» **Records supplied**:
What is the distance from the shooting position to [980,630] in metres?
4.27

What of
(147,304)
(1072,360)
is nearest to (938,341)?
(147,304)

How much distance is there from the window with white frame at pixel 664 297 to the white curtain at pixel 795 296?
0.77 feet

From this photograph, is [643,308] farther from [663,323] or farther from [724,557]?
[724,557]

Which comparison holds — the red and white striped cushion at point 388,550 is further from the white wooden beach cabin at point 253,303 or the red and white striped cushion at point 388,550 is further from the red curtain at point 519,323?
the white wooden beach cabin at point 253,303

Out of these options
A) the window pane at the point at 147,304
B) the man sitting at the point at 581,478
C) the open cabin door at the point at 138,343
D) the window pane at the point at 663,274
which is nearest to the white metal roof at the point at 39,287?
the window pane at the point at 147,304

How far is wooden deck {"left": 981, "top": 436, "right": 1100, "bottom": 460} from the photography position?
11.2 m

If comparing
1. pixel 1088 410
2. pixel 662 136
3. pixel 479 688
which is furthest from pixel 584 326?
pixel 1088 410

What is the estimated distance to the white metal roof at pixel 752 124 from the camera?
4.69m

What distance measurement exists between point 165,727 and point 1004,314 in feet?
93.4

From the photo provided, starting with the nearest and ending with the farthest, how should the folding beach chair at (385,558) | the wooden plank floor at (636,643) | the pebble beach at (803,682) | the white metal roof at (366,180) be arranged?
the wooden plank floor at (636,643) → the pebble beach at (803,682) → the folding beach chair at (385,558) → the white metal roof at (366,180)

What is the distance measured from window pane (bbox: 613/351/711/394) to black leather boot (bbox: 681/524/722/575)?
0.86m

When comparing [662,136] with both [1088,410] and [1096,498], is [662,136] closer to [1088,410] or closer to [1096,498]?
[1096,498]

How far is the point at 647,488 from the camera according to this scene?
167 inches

» **What is being asked**: Pull out each line of the data above that contains the word "this", matching uppercase and lowercase letters exactly.

» **Output**:
From this photograph, is [643,308] farther from [663,323] or farther from [724,557]?
How far is the point at 647,488 from the camera according to this scene?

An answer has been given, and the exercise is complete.